L’Insee jette un regard dubitatif sur la réforme de l’ISF et la «flat tax»

Alexandre Garabedian
La hausse de la CSG sur les revenus du patrimoine a limité les coûts de la réforme pour les finances publiques, mais concentré les gains sur les plus aisés.

Elle avait été le marqueur des débuts d’Emmanuel Macron pour son premier quinquennat. La suppression de l’ISF, transformé en impôt sur la fortune immobilière (IFI), a valu au locataire de l’Elysée une étiquette de « président des riches » qui lui colle encore à la peau. Au lendemain de la réélection du président sortant pour un second mandat, les économistes de l’Insee viennent de passer au crible cette réforme fiscale emblématique, qui comportait deux autres volets : le retour à un prélèvement forfaitaire unique (PFU) pour les revenus du capital, et la hausse de la CSG sur les revenus du patrimoine, pour aboutir au total à une « flat tax » de 30%.
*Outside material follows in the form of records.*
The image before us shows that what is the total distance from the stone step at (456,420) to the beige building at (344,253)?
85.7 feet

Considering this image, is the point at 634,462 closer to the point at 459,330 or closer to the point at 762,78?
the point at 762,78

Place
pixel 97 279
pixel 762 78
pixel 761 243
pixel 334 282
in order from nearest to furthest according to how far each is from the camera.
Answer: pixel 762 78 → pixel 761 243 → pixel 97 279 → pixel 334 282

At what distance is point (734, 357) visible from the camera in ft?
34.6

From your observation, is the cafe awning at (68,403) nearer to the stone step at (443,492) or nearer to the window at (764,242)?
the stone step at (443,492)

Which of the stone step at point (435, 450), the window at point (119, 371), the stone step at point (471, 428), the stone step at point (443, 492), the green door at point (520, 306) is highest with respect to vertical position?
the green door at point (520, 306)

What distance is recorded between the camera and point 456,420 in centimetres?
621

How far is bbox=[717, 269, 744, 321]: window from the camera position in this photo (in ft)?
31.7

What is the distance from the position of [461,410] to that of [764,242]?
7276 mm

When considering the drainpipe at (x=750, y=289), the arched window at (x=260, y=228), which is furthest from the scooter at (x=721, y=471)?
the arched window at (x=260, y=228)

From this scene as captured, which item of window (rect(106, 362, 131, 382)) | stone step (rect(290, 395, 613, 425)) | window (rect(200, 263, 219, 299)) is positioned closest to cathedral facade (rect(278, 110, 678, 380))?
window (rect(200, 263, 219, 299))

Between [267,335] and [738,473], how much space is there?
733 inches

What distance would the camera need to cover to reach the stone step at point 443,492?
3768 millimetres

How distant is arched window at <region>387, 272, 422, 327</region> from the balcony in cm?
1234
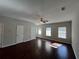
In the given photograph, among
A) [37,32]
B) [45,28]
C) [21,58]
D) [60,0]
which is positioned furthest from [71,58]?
[37,32]

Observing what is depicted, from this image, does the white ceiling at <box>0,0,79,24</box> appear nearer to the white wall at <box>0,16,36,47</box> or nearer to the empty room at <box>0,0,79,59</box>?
the empty room at <box>0,0,79,59</box>

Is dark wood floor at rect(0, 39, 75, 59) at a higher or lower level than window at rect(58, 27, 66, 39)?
lower

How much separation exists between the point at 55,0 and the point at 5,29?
446 cm

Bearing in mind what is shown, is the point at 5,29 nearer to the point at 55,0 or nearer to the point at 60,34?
the point at 55,0

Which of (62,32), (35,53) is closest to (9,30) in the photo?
(35,53)

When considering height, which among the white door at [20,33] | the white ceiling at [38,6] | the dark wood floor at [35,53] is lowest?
the dark wood floor at [35,53]

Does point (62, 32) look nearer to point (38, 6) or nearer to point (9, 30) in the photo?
point (38, 6)

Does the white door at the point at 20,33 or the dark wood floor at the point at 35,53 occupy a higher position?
the white door at the point at 20,33

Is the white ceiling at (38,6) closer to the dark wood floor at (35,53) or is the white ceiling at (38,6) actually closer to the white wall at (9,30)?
the white wall at (9,30)

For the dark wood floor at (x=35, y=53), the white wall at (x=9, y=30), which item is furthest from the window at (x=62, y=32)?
the white wall at (x=9, y=30)

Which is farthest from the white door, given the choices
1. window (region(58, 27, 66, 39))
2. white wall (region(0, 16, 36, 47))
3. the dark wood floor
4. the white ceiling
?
window (region(58, 27, 66, 39))

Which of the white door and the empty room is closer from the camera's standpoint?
the empty room

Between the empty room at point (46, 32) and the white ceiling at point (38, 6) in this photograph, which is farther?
the empty room at point (46, 32)

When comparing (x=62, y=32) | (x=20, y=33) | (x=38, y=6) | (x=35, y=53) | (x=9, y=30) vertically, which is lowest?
(x=35, y=53)
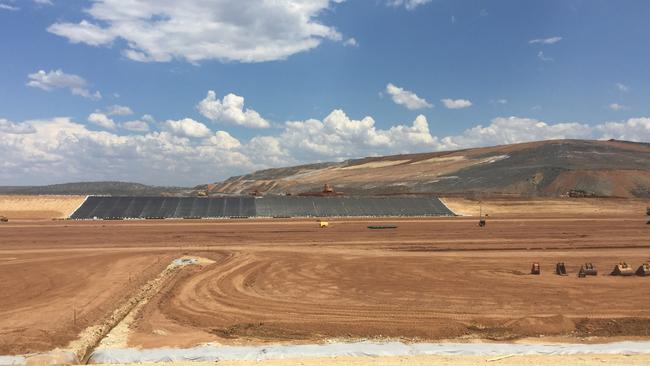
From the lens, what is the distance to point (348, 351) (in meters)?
13.8

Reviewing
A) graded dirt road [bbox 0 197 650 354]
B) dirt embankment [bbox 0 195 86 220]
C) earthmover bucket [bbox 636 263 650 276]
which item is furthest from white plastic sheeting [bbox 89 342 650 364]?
dirt embankment [bbox 0 195 86 220]

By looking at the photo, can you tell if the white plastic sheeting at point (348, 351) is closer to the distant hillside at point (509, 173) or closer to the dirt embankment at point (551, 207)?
the dirt embankment at point (551, 207)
L’Insee s’est intéressée aux impacts de la réforme sur le niveau de vie et les finances publiques pour sa première année d’application, en 2018. La transformation de l’ISF en IFI a fait perdre 3,44 milliards d’euros aux caisses de l’Etat. Elle a profité à 340.000 ménages, pour un gain de revenu disponible annuel de près de 10.000 euros, et en a lésé 10.000. Quant au manque à gagner du PFU pour le fisc, évalué à 1,76 milliard, il a été plus que compensé par la hausse de CSG, de 1,83 milliard. Coût total des trois mesures : 3,3 milliards. Un montant que les statisticiens de l’Insee vont jusqu’à diviser par trois en tenant compte d’effets comportementaux, comme la hausse des dividendes versés aux ménages.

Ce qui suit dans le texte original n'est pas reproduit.